EXERCISE MATERIALS —
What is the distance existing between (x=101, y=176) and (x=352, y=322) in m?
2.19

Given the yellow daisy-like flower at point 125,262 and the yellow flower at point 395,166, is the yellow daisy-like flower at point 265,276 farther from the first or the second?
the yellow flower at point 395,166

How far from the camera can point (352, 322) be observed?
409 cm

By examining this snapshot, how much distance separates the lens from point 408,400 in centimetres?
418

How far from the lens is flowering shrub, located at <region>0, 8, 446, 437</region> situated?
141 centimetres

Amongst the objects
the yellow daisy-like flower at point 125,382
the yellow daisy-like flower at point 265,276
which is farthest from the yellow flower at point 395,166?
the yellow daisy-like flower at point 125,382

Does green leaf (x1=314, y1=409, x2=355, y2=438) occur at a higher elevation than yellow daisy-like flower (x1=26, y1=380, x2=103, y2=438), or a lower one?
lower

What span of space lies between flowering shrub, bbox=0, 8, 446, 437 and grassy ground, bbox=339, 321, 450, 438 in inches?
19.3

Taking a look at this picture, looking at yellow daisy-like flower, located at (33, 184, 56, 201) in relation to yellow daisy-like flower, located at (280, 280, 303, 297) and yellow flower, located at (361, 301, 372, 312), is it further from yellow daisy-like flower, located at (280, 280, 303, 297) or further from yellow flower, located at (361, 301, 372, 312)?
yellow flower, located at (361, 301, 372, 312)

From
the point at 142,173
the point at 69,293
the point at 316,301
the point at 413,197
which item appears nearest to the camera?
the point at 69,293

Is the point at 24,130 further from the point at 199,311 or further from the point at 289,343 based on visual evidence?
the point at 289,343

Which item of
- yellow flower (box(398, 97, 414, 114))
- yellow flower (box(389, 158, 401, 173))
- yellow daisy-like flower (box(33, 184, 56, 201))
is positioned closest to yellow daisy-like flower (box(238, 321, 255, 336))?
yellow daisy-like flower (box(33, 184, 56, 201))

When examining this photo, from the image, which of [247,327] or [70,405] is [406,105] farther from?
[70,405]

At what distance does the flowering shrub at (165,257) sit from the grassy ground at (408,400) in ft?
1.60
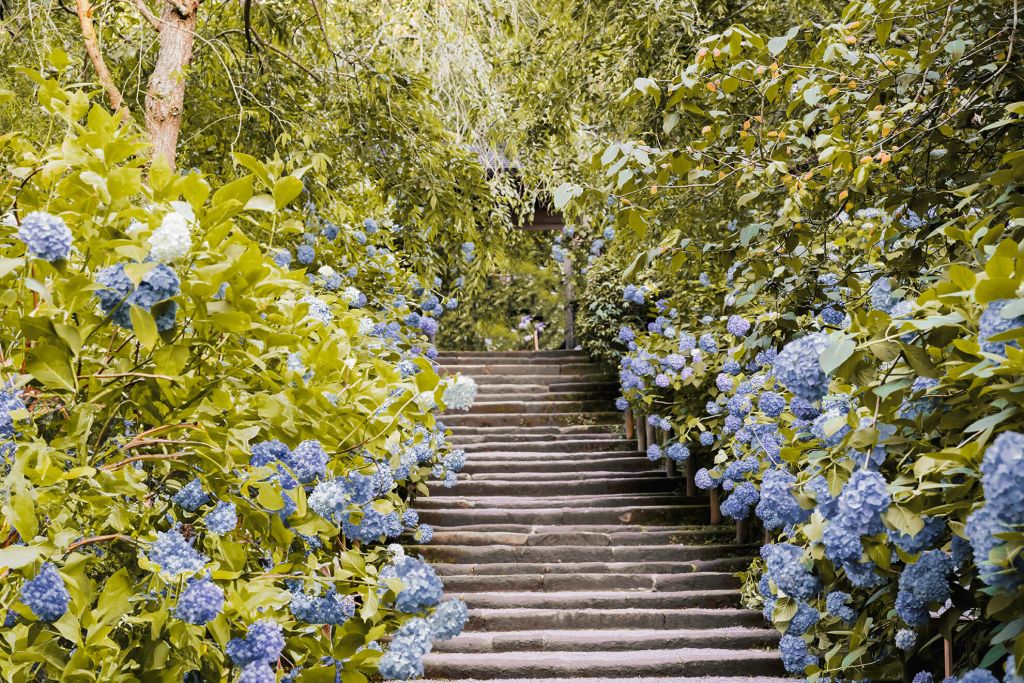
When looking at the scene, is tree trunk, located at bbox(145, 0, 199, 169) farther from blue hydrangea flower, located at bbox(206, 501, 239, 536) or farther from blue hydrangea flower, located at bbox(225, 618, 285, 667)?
blue hydrangea flower, located at bbox(225, 618, 285, 667)

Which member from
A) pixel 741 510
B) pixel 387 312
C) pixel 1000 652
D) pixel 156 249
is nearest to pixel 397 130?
pixel 387 312

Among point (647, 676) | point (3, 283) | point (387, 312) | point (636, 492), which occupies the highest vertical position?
point (387, 312)

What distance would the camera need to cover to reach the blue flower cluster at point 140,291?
1277 mm

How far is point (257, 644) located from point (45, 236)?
2.20 feet

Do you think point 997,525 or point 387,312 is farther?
point 387,312

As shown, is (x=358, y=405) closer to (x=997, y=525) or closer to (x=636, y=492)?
(x=997, y=525)

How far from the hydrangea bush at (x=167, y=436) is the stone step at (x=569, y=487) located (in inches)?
220

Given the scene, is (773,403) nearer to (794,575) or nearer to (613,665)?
(794,575)

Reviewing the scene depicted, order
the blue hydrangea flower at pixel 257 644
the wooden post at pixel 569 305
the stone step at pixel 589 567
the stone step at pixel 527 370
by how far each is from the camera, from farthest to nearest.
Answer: the wooden post at pixel 569 305
the stone step at pixel 527 370
the stone step at pixel 589 567
the blue hydrangea flower at pixel 257 644

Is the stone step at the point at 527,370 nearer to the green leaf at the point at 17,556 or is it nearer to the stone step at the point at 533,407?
the stone step at the point at 533,407

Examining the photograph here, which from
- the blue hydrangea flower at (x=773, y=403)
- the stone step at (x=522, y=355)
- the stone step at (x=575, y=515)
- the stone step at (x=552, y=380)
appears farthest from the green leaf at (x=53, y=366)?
the stone step at (x=522, y=355)

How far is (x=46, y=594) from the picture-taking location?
1.23m

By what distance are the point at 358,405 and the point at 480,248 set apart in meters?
3.29

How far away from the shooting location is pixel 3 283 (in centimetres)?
144
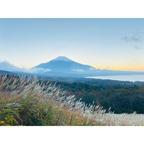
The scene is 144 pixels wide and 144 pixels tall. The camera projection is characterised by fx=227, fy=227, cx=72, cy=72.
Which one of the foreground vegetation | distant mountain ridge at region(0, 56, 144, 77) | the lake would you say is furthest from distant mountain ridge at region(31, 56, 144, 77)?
the foreground vegetation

INSTRUCTION — Reproduce all of the data above, substituting "camera" for every occurrence of "lens" and leaving everything else unchanged. Omit the pictures from your answer.

EXPECTED OUTPUT —
What is the distance existing between (x=101, y=176) and (x=352, y=322) in m?
2.19

Given the yellow daisy-like flower at point 125,262 and the yellow flower at point 395,166, is the yellow daisy-like flower at point 265,276 farther from the first or the second?
the yellow flower at point 395,166

How far from the camera can point (352, 322) be observed?
409 cm

By examining this snapshot, how much distance separates the camera from point 408,400 in centimetres?
418

How far from the camera is flowering shrub, located at <region>0, 8, 446, 437</region> situated?
141 centimetres

Amongst the objects
the yellow daisy-like flower at point 125,382
the yellow daisy-like flower at point 265,276
which is farthest from the yellow flower at point 395,166?
the yellow daisy-like flower at point 125,382

Does green leaf (x1=314, y1=409, x2=355, y2=438) occur at a higher elevation than yellow daisy-like flower (x1=26, y1=380, x2=103, y2=438), or a lower one?
lower

What span of space lies between flowering shrub, bbox=0, 8, 446, 437 and grassy ground, bbox=339, 321, 450, 438 in inches?
19.3

Taking a look at this picture, looking at yellow daisy-like flower, located at (33, 184, 56, 201) in relation to yellow daisy-like flower, located at (280, 280, 303, 297) and yellow flower, located at (361, 301, 372, 312), is it further from yellow daisy-like flower, located at (280, 280, 303, 297) or further from yellow flower, located at (361, 301, 372, 312)?
yellow flower, located at (361, 301, 372, 312)

From
the point at 142,173
the point at 69,293
the point at 316,301
the point at 413,197
which item appears nearest to the camera?
the point at 69,293

Is the point at 24,130 further from the point at 199,311 or further from the point at 289,343 based on visual evidence?
the point at 289,343

Which item of
- yellow flower (box(398, 97, 414, 114))
- yellow flower (box(389, 158, 401, 173))
- yellow daisy-like flower (box(33, 184, 56, 201))
is positioned closest to yellow daisy-like flower (box(238, 321, 255, 336))?
yellow daisy-like flower (box(33, 184, 56, 201))

When examining this photo, from the image, which of [247,327] or [70,405] is [406,105] farther from?
[70,405]

At what distance does the flowering shrub at (165,257) sit from the grassy ground at (408,400) in ft?
1.60
When looking at the scene, is tree trunk, located at bbox(145, 0, 199, 169) farther from blue hydrangea flower, located at bbox(206, 501, 239, 536) or farther from blue hydrangea flower, located at bbox(225, 618, 285, 667)?
blue hydrangea flower, located at bbox(225, 618, 285, 667)

Which member from
A) pixel 741 510
B) pixel 387 312
C) pixel 1000 652
D) pixel 156 249
is nearest to pixel 397 130?
pixel 387 312

Among point (647, 676) | point (3, 283) | point (387, 312) | point (636, 492), which occupies the highest vertical position?
point (387, 312)

What distance would the camera need to cover to reach the blue flower cluster at point 140,291?
1277 mm

How far is point (257, 644) located from point (45, 236)?
2.20 feet

Do you think point 997,525 or point 387,312 is farther?
point 387,312

As shown, is (x=358, y=405) closer to (x=997, y=525) or closer to (x=636, y=492)?
(x=997, y=525)

How far from the hydrangea bush at (x=167, y=436) is the stone step at (x=569, y=487) located (in inches)?
220

Given the scene, is (773,403) nearer to (794,575) or nearer to (613,665)?
(794,575)

Reviewing the scene depicted, order
the blue hydrangea flower at pixel 257 644
the wooden post at pixel 569 305
the stone step at pixel 589 567
the stone step at pixel 527 370
by how far each is from the camera, from farthest to nearest.
Answer: the wooden post at pixel 569 305
the stone step at pixel 527 370
the stone step at pixel 589 567
the blue hydrangea flower at pixel 257 644

Is the stone step at the point at 527,370 nearer to the green leaf at the point at 17,556 or is it nearer to the stone step at the point at 533,407?
the stone step at the point at 533,407

Examining the photograph here, which from
- the blue hydrangea flower at (x=773, y=403)
- the stone step at (x=522, y=355)
- the stone step at (x=575, y=515)
- the stone step at (x=552, y=380)
appears farthest from the green leaf at (x=53, y=366)?
the stone step at (x=522, y=355)

How far is (x=46, y=594) from the picture-taking location?
1.23m

By what distance are the point at 358,405 and the point at 480,248 set apart in meters?
3.29

How far away from the shooting location is pixel 3 283 (in centimetres)?
144
The scene is 144 pixels wide and 144 pixels tall. The camera projection is characterised by fx=227, fy=227, cx=72, cy=72.
Which one of the foreground vegetation | distant mountain ridge at region(0, 56, 144, 77) | the lake would you say is furthest from distant mountain ridge at region(31, 56, 144, 77)?
the foreground vegetation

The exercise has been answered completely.